In Mexican parlance, those who controlled the PRI were “dinosaurs.”  Tied to this party, unluckily but inevitably, was the Taller de la Gráfica Popular (TGP), founded in 1937. The Taller de la Gráfica Popular was a sibling of the Mexican Muralists—themselves, like the PRI, offspring of the Mexican Revolution—but the TGP chose to work in a different medium, one that could be widely distributed by engravers and printmakers. Leopoldo Méndez, the TGP’s guiding light, kept the TGP going for the first twenty-five years. Alfredo Zalce and José Chávez Morado were its most renowned artists, along with David Alfaro Siqueiros, who was a muralist as well. The goal of the TGP was to make revolutionary art for the masses, to educate them, to be their political guide, to disseminate “ideological propaganda,” and to outmode bourgeois, individualist art. According to Humberto Musacchio, who recently published a useful, thorough, and beautiful volume on the TGP, “it voiced, in a Hegelian way, a perpetual movement toward the perfection of the State.”[1] Thus, it’s no great surprise that the TGP was associated—not entirely comfortably—with the Communist Party.

Figure 3. Alberto Beltrán, “The Strike of 50,000 Workers,” Mexico City, 1955, TGP. Linocut.

Politically the TGP felt much greater affinity with the Soviet Union than the United States, though their work was not appreciated in the U.S.S.R, where it was deemed too subjective, and was disliked for its expressionist tendencies; its “simplifications that derive from the Cubism,” especially in Alfredo Zalce’s work, reminded them of “madhouses or nightmares with grotesque figures.”[2] Conversely, the TGP did not appreciate Stalinist art. In an interview with Elena Poniatowska, Leopoldo Méndez said that what he really disliked (lo que sí estaba mal) in the 1939 New York Pavillion was the Soviet art. He found it stiff and academic; too much content, too little artistry. But the TGP wanted to appeal to the masses, to be utilitarian, to transmit a blunt political message. They did not want to produce “bourgeois art,” which they believed was nothing more than a commodity for those who could pay for it, which is to say “pointless trash, nonsense, art for the privileged minority” produced by ” the donkey artist that stains the canvas with its tail. Instead, they would produce art for all, arte popular. They believed realism was the best way to reach the people. They promoted national pride, agrarianism, the nationalization of oil, unionization, Jacobinism, anti-imperialism, and the struggle against the horrors of Fascism and Francoism.

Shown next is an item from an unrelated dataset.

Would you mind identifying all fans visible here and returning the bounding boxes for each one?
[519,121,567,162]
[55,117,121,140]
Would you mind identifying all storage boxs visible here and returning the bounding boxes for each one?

When they first started working together, the TGP declared: “This workshop is born with the intention of stimulating the production of visual art that will benefit the people’s interests, and with this objective in mind will gather as many artists as possible to work on a common project, and strive for collective production. . . . All production of the members of this workshop, be it individual or be it collective, can be realized if it does not favor the reactionary forces or Fascism.” This position was similar to that of the manifesto published in 1924 in the Journal El Machete, signed by Xavier Guerrero, Diego Rivera, David Alfaro Siqueiros, and other founders of the Union of Techinical Workers, Painters and Sculputors: “Our social reality is one of transition from an archaic order to a new order. Those who create art must strive to include in their work clear ideological propaganda for the people, art armed for combat that makes people aware of their history and their civil rights. Beauty will nourish their [the people’s] sensitivity and art will preserve their rich traditions.” It was also similar to the LEAR (Revolutionary Writers and Artists League) manifesto of 1936 (signed by Juan de la Cabada) in which the members called themselves “intellectual workers focused on the struggle against fascism, imperialism and war.”

To achieve these goals, they drew upon characters, scenes and mottoes from the Mexican Revolution, as did most of the Muralists and the PRI, for its official propaganda. Many of their prints were based on the Casasola photographic archives, which recorded Mexican life from 1900 to 1940, from the details of daily life to portraits of revolutionary leaders and anonymous fighters. From the late 1930s, this group of artists made public art: paintings, booklets, fliers, broadsides, banners and signs for demonstrations, floats for parades and anti-fascist demonstrations. Their workshop provided innumerable posters that covered the city walls and, according to Juan de la Cabada, often vanished as soon as they went up, removed by people who used them to decorate their homes.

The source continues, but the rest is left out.